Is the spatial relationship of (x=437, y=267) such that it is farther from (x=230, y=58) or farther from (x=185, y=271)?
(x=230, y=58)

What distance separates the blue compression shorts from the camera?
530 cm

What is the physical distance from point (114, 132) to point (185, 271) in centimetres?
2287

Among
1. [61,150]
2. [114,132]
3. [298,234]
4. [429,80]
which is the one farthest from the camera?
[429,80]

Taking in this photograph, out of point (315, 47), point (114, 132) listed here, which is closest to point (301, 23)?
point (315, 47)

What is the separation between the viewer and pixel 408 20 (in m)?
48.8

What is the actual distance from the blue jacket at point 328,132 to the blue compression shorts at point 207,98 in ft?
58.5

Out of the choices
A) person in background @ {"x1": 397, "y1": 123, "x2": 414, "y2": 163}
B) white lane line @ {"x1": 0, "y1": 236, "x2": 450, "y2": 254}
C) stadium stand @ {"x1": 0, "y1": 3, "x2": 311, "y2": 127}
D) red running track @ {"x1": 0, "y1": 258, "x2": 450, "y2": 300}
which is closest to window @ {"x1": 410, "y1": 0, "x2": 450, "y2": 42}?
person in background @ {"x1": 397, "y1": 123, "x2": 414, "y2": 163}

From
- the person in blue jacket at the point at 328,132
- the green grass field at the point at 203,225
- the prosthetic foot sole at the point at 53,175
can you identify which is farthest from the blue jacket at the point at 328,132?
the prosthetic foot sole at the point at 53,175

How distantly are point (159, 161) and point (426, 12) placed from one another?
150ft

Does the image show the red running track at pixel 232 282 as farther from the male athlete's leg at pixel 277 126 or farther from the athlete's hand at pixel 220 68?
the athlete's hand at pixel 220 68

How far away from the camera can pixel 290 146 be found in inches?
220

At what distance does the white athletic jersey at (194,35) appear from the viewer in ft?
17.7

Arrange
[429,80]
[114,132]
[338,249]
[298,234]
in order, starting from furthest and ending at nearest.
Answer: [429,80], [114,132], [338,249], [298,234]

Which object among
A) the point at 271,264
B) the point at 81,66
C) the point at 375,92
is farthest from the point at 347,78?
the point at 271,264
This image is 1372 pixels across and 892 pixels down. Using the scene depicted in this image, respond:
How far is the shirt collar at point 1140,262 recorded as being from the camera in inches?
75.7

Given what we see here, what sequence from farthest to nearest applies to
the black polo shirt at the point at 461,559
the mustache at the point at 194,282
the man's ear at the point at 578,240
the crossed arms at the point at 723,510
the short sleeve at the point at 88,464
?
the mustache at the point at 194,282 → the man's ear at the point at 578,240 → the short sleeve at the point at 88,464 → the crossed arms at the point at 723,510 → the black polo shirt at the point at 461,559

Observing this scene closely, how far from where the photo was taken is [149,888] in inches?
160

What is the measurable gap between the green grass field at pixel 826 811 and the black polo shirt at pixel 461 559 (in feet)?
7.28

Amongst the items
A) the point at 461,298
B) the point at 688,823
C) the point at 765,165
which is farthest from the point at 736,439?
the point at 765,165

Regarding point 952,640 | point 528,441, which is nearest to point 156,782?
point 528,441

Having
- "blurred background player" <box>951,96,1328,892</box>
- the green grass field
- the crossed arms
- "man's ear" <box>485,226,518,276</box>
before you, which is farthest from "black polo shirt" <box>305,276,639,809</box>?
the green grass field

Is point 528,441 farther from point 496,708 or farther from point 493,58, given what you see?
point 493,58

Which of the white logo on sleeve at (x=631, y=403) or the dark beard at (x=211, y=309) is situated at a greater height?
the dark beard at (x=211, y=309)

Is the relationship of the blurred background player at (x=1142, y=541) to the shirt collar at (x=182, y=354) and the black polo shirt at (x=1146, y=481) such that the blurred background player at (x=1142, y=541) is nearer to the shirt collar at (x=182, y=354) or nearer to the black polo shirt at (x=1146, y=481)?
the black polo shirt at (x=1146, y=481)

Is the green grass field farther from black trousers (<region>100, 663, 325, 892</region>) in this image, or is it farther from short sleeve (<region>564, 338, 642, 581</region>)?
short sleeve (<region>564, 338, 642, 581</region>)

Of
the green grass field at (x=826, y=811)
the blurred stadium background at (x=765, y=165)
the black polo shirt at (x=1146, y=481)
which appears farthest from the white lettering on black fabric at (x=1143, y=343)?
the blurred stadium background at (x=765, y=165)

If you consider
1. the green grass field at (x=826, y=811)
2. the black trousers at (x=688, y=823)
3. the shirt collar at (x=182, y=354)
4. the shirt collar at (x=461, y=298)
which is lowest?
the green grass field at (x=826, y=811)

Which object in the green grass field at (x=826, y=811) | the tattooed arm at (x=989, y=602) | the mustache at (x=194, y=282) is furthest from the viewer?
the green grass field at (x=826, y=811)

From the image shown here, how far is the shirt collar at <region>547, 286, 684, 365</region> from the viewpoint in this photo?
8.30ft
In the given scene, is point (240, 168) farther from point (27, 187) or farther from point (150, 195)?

● ● ● ● ●

O que fazer
Transcreva todos os registros acima, do primeiro ao último, sem alterar nenhum caractere.

Resposta a seguir
Is the spatial relationship of (x=437, y=267) such that it is farther from (x=230, y=58) or farther from (x=185, y=271)?
(x=230, y=58)

What distance separates the blue compression shorts from the camera?
530 cm

What is the physical distance from point (114, 132) to point (185, 271) in centimetres?
2287

Among
1. [61,150]
2. [114,132]
3. [298,234]
4. [429,80]
which is the one farthest from the camera?
[429,80]

Taking in this photograph, out of point (315, 47), point (114, 132) listed here, which is closest to point (301, 23)?
point (315, 47)

What is the separation between the viewer and pixel 408 20 (in m)?
48.8

What is the actual distance from the blue jacket at point 328,132 to the blue compression shorts at point 207,98 in ft?
58.5

Out of the choices
A) person in background @ {"x1": 397, "y1": 123, "x2": 414, "y2": 163}
B) white lane line @ {"x1": 0, "y1": 236, "x2": 450, "y2": 254}
C) stadium stand @ {"x1": 0, "y1": 3, "x2": 311, "y2": 127}
D) red running track @ {"x1": 0, "y1": 258, "x2": 450, "y2": 300}
which is closest to window @ {"x1": 410, "y1": 0, "x2": 450, "y2": 42}?
person in background @ {"x1": 397, "y1": 123, "x2": 414, "y2": 163}

From
- the person in blue jacket at the point at 328,132
- the green grass field at the point at 203,225
- the prosthetic foot sole at the point at 53,175
can you identify which is farthest from the blue jacket at the point at 328,132?
the prosthetic foot sole at the point at 53,175

How distantly are point (159, 161) and point (426, 12) placed from one another?
150ft

Does the image show the red running track at pixel 232 282 as farther from the male athlete's leg at pixel 277 126 or farther from the athlete's hand at pixel 220 68?
the athlete's hand at pixel 220 68

How far away from the camera can pixel 290 146 be found in inches?
220

At what distance does the white athletic jersey at (194,35) appear from the viewer in ft?
17.7

Arrange
[429,80]
[114,132]
[338,249]
[298,234]
in order, starting from furthest and ending at nearest.
Answer: [429,80], [114,132], [338,249], [298,234]

Which object among
A) the point at 271,264
B) the point at 81,66
C) the point at 375,92
is farthest from the point at 347,78?
the point at 271,264
This image is 1372 pixels across and 892 pixels down. Using the scene depicted in this image, respond:
How far is the shirt collar at point 1140,262 recorded as being from the camera in inches?
75.7

Given what we see here, what sequence from farthest to nearest applies to
the black polo shirt at the point at 461,559
the mustache at the point at 194,282
the man's ear at the point at 578,240
the crossed arms at the point at 723,510
the short sleeve at the point at 88,464
?
the mustache at the point at 194,282 → the man's ear at the point at 578,240 → the short sleeve at the point at 88,464 → the crossed arms at the point at 723,510 → the black polo shirt at the point at 461,559

Observing this scene closely, how far from where the photo was taken is [149,888] in inches?
160

What is the measurable gap between the green grass field at pixel 826 811 and the black polo shirt at pixel 461 559 (in feet)?
7.28

Amongst the items
A) the point at 461,298
B) the point at 688,823
C) the point at 765,165
which is farthest from the point at 736,439?
the point at 765,165

Regarding point 952,640 | point 528,441, which is nearest to point 156,782?
point 528,441

Having
- "blurred background player" <box>951,96,1328,892</box>
- the green grass field
- the crossed arms
- "man's ear" <box>485,226,518,276</box>
before you, which is farthest from "black polo shirt" <box>305,276,639,809</box>?
the green grass field

Is point 528,441 farther from point 496,708 or farther from point 493,58, given what you see?
point 493,58

Which of the white logo on sleeve at (x=631, y=403) or the dark beard at (x=211, y=309) is situated at a greater height?
the dark beard at (x=211, y=309)

Is the relationship of the blurred background player at (x=1142, y=541) to the shirt collar at (x=182, y=354) and the black polo shirt at (x=1146, y=481) such that the blurred background player at (x=1142, y=541) is nearer to the shirt collar at (x=182, y=354) or nearer to the black polo shirt at (x=1146, y=481)?
the black polo shirt at (x=1146, y=481)

Is the green grass field farther from black trousers (<region>100, 663, 325, 892</region>) in this image, or is it farther from short sleeve (<region>564, 338, 642, 581</region>)?
short sleeve (<region>564, 338, 642, 581</region>)

Of
the green grass field at (x=826, y=811)
the blurred stadium background at (x=765, y=165)
the black polo shirt at (x=1146, y=481)
which appears farthest from the white lettering on black fabric at (x=1143, y=343)?
the blurred stadium background at (x=765, y=165)

If you consider
1. the green grass field at (x=826, y=811)
2. the black trousers at (x=688, y=823)
3. the shirt collar at (x=182, y=354)
4. the shirt collar at (x=461, y=298)
which is lowest?
the green grass field at (x=826, y=811)

Which object in the green grass field at (x=826, y=811) | the tattooed arm at (x=989, y=602) | the mustache at (x=194, y=282) is furthest from the viewer?
the green grass field at (x=826, y=811)

From the image shown here, how far is the shirt collar at <region>547, 286, 684, 365</region> from the viewpoint in this photo?
8.30ft
In the given scene, is point (240, 168) farther from point (27, 187) or farther from point (150, 195)?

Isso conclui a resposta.